▶ _Work instructions_:
Pictures aside, reproduce exactly and only the lines from the one containing "北京交通大学实验室内发生爆炸:现场浓烟弥漫" through the end of the records.

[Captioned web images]

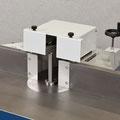 Fräsanschlag Typ 215: Gesamtanschlagverstellung über Handrad, mit Gussanschlagplatten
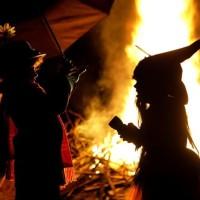 A estranha história por traz da brincadeira de Halloween doce ou travessura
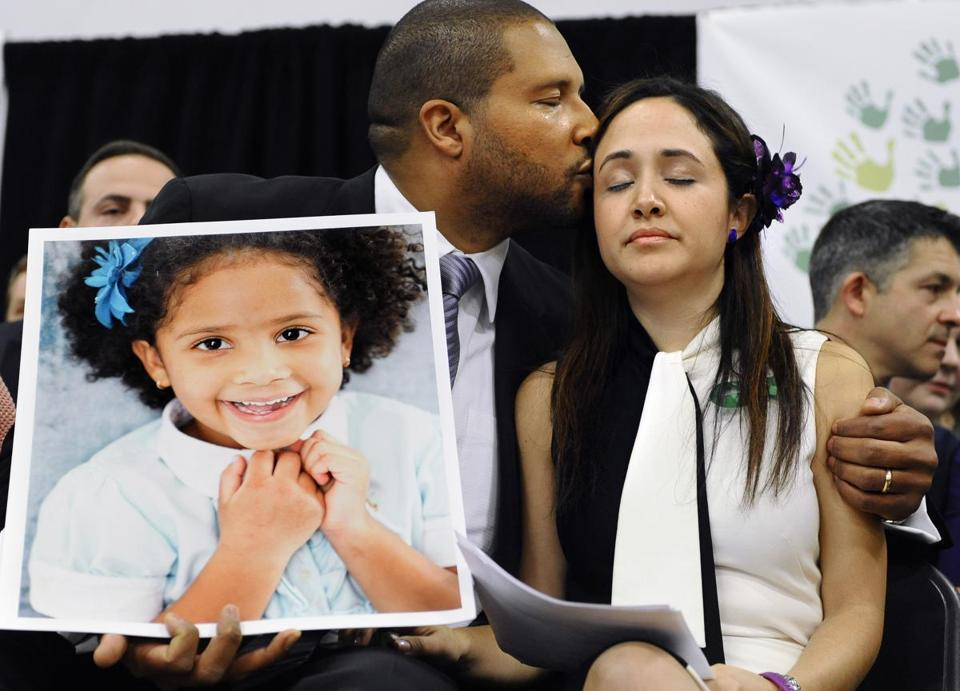 Jimmy Greene kissed his wife, Nelba Marquez-Greene, as he held a portrait of their slain daughter, Ana Marquez-Greene, in Newtown, Conn., on Monday.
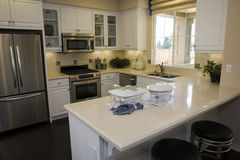 Cuisine à la maison de luxe moderne. Photo stock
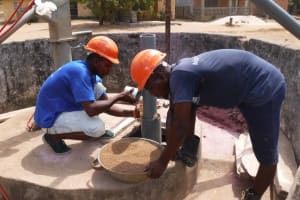 The Water Project: Lungi, Thomossoh, #24 Thullah Street -  Drilling Filter Pack
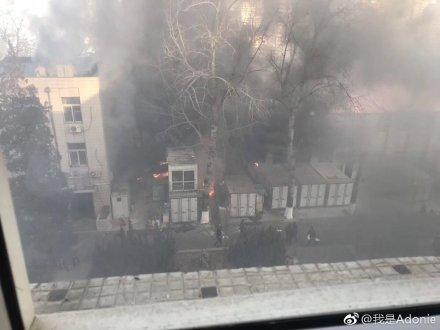 北京交通大学实验室内发生爆炸:现场浓烟弥漫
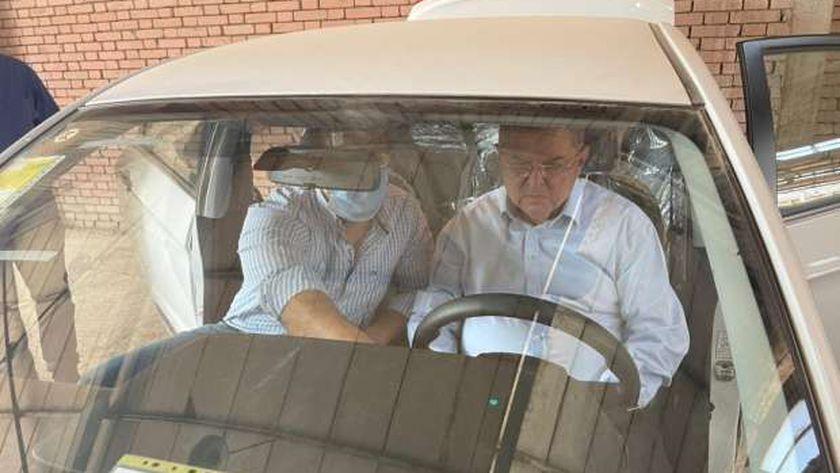 وزير قطاع الأعمال العام يزور «النصر للسيارات» ويتفقد 13 سيارة E70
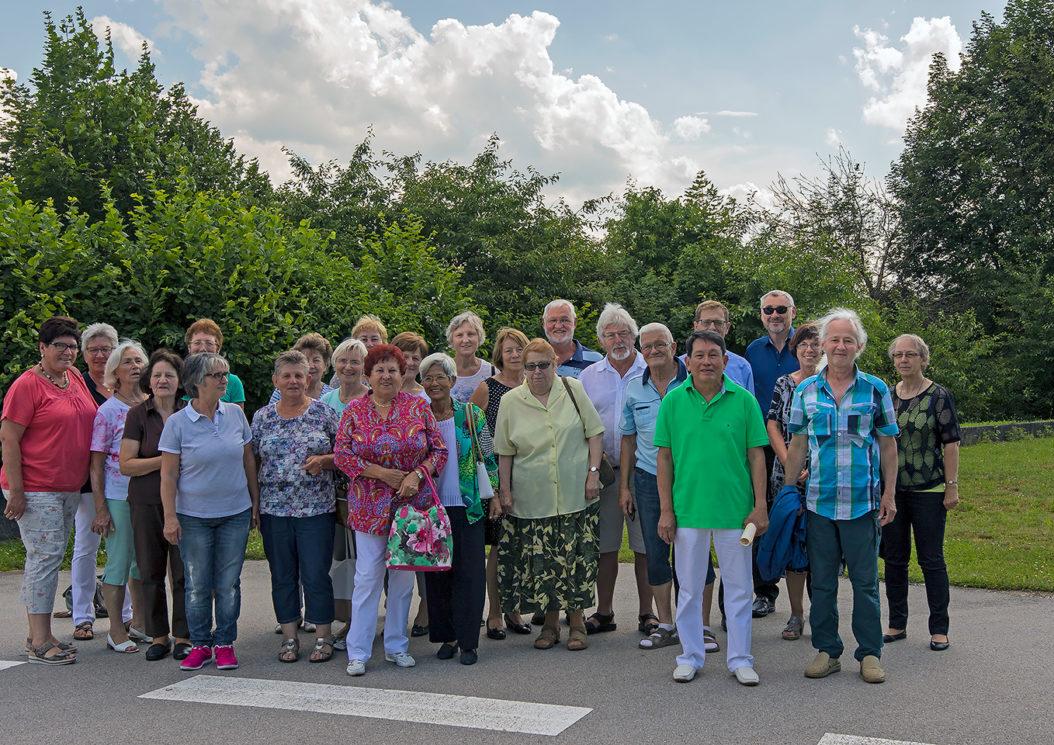 Die Teilnehmer des ersten Ehemaligen-Treffens am Krankenhaus Vilshofen (Foto: F. Richter)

▶ _Your response_:
 北京交通大学实验室内发生爆炸:现场浓烟弥漫
 وزير قطاع الأعمال العام يزور «النصر للسيارات» ويتفقد 13 سيارة E70
 Die Teilnehmer des ersten Ehemaligen-Treffens am Krankenhaus Vilshofen (Foto: F. Richter)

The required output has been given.